PROVIDED ENTRIES ::
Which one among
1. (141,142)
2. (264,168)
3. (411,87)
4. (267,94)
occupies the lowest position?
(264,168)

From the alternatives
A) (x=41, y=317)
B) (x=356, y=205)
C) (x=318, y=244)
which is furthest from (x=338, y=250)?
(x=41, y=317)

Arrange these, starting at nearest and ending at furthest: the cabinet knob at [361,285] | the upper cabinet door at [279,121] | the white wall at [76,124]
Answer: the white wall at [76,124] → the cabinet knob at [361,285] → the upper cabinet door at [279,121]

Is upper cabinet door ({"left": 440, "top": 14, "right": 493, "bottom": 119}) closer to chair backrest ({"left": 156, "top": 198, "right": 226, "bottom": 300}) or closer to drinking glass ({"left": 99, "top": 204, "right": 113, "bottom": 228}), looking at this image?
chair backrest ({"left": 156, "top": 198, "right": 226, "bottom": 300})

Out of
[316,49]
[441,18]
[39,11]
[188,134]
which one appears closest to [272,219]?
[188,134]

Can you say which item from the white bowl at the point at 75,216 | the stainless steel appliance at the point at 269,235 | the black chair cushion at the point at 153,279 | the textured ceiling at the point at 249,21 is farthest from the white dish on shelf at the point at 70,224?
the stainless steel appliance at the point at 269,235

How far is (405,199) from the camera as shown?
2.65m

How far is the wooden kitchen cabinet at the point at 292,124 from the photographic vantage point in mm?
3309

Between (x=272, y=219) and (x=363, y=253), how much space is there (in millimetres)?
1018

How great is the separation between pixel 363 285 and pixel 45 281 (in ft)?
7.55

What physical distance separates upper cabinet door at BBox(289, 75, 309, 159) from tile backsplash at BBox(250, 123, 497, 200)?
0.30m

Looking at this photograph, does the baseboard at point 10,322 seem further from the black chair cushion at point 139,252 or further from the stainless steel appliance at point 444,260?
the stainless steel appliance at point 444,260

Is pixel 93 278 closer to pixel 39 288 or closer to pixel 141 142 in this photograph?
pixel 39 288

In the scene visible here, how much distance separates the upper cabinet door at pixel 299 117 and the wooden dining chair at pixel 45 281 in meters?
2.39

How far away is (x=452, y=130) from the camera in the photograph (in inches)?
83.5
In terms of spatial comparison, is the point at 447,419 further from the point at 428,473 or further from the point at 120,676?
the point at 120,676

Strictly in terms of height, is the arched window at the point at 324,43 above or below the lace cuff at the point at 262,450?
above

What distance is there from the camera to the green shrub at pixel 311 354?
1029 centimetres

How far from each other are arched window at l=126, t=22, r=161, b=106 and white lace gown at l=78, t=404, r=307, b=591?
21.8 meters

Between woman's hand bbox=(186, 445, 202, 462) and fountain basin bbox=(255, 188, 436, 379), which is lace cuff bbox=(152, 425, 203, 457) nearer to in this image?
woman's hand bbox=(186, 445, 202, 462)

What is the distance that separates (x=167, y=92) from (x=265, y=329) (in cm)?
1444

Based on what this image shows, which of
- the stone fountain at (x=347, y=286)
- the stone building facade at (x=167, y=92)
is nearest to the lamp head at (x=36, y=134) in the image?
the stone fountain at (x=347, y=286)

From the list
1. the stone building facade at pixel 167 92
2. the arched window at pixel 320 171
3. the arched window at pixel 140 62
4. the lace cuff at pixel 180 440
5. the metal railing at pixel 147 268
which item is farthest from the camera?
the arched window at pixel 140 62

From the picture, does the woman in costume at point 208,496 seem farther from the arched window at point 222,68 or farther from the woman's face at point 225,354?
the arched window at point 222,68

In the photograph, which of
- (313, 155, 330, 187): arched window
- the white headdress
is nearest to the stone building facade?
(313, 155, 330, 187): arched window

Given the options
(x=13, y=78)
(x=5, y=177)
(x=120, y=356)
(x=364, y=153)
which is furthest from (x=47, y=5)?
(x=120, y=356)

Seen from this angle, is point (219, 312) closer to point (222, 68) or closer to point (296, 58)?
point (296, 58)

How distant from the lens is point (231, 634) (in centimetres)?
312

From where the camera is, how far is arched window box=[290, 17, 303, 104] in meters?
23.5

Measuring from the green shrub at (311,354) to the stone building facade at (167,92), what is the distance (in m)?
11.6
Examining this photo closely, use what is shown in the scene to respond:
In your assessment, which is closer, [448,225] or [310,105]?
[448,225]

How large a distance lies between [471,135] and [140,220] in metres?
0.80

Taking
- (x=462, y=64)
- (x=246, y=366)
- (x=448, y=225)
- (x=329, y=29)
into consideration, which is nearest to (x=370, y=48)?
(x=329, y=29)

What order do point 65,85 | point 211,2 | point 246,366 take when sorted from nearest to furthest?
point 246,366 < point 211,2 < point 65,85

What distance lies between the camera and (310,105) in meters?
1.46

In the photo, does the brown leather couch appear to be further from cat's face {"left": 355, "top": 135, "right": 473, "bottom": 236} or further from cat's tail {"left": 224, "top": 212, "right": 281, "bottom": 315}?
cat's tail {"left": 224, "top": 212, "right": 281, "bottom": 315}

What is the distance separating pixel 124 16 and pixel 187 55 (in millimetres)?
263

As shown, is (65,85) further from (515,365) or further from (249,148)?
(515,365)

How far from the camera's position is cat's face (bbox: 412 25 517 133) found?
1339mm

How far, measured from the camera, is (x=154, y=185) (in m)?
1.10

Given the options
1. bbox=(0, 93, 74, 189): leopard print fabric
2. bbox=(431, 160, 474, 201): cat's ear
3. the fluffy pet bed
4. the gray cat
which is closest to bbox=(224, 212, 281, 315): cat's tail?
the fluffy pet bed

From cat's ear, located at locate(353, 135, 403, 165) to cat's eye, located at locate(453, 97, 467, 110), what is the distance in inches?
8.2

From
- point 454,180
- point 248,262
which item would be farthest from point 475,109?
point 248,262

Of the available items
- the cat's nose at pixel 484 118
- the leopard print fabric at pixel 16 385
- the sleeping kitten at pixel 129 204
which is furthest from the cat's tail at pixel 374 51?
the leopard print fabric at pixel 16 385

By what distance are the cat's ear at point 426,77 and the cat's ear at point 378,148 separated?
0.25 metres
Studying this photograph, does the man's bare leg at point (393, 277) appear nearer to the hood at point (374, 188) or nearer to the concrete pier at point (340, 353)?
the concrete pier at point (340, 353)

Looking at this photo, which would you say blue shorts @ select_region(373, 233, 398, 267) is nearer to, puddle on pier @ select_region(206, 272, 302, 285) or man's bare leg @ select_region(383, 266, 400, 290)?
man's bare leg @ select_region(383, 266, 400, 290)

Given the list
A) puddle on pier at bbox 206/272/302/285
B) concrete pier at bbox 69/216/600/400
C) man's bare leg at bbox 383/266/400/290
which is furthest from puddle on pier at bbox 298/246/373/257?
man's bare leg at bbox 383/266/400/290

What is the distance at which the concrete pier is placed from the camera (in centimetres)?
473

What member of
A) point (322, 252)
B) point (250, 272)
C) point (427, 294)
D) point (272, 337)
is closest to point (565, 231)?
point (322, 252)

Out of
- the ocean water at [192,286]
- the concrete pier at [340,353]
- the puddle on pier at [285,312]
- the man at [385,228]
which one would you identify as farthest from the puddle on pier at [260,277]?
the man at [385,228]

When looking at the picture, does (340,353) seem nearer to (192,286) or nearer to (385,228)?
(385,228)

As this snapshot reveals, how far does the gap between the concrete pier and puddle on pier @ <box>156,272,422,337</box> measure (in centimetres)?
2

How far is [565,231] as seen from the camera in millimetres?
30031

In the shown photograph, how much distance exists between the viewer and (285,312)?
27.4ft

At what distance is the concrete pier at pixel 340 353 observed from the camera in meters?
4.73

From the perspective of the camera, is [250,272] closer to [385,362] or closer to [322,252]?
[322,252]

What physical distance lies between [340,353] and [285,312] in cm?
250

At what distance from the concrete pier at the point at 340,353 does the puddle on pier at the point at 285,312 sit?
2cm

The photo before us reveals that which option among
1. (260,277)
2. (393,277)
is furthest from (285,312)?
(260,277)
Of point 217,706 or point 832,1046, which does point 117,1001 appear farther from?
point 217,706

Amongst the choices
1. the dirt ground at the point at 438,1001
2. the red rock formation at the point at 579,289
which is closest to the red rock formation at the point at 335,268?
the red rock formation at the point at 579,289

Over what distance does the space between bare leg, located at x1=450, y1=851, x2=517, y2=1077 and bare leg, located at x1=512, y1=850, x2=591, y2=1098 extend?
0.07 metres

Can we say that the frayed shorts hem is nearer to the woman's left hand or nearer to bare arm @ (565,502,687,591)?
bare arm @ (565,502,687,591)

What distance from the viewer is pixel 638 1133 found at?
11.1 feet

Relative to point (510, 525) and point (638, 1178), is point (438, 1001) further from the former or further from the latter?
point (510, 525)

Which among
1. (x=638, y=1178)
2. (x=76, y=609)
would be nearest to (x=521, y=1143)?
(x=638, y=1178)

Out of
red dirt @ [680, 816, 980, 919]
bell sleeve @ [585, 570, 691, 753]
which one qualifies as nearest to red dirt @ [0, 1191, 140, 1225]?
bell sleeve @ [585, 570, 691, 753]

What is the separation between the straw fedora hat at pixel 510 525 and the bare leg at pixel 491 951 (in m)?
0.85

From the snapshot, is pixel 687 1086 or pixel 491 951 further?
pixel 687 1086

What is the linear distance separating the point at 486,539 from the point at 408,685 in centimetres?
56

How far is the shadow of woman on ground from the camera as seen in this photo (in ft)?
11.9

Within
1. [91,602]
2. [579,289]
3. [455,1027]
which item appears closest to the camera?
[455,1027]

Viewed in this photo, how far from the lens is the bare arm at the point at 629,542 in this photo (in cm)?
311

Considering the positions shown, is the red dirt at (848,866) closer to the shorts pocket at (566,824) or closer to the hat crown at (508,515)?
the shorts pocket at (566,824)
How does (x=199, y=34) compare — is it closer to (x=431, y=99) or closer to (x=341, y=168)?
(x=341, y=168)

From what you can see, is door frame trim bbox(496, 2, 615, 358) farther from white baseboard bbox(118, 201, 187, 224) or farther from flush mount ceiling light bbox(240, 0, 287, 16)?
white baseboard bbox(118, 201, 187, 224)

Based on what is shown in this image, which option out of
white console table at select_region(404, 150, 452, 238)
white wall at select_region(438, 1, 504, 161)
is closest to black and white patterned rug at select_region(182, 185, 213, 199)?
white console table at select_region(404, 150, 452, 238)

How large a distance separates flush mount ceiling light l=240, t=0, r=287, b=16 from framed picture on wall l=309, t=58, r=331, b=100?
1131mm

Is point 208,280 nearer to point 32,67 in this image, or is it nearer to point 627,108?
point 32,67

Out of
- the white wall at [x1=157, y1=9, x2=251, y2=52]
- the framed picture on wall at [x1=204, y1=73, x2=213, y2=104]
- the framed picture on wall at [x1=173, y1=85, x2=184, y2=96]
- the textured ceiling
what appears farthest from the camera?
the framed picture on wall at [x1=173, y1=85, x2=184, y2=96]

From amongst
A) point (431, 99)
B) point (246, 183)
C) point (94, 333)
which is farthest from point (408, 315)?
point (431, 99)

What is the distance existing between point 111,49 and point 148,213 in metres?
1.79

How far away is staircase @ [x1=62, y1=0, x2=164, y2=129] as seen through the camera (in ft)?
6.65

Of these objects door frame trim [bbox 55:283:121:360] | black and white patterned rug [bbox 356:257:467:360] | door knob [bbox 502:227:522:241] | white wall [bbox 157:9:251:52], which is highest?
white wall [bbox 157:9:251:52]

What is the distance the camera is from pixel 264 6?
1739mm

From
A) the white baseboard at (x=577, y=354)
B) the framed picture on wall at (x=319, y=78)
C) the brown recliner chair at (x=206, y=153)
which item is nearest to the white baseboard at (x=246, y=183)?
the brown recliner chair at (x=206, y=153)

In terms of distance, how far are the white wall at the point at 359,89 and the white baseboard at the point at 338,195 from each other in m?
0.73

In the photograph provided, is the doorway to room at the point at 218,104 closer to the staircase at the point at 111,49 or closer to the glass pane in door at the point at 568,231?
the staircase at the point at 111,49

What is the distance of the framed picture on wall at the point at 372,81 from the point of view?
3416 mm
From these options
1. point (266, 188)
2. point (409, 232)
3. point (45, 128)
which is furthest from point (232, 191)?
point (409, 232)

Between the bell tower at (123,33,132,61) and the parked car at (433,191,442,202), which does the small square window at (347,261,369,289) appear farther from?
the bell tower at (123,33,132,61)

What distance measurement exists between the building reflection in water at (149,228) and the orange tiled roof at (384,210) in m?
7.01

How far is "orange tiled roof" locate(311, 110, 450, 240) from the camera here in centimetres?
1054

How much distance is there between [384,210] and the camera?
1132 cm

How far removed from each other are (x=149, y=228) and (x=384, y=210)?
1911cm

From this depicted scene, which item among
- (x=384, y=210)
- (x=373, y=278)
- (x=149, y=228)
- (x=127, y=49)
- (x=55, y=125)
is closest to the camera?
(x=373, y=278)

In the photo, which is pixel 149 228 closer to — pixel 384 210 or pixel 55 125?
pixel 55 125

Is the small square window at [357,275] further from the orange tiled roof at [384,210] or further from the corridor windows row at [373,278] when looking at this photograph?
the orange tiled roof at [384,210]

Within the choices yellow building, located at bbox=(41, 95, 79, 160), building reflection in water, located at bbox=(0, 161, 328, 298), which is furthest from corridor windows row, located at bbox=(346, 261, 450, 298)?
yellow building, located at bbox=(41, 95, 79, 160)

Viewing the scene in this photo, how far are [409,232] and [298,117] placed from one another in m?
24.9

WORK TO COMPLETE ::
Each line from the one containing "What distance measurement" to the end of the listing above should be copied exactly, and nothing else.

RESULT FOR THIS EXERCISE ::
What distance measurement exists between the building reflection in water at (149,228) and the orange tiled roof at (384,210) in m?
7.01

How far is "orange tiled roof" locate(311, 110, 450, 240) from the camera here in centimetres?
1054

How much distance is there between [384,210] and the camera?
1132 cm

How far removed from each other are (x=149, y=228) and (x=384, y=210)?
1911cm

From this depicted scene, which item among
- (x=384, y=210)
- (x=373, y=278)
- (x=149, y=228)
- (x=127, y=49)
- (x=55, y=125)
is closest to the camera?
(x=373, y=278)

In the photo, which is pixel 149 228 closer to — pixel 384 210 or pixel 55 125?
pixel 55 125

Is the small square window at [357,275] further from the orange tiled roof at [384,210] or further from the corridor windows row at [373,278] when looking at this photograph?
the orange tiled roof at [384,210]

Within the choices yellow building, located at bbox=(41, 95, 79, 160), building reflection in water, located at bbox=(0, 161, 328, 298), which is furthest from corridor windows row, located at bbox=(346, 261, 450, 298)?
yellow building, located at bbox=(41, 95, 79, 160)

Viewing the scene in this photo, how far are [409,232] and [298,117] placed from one another in m?
24.9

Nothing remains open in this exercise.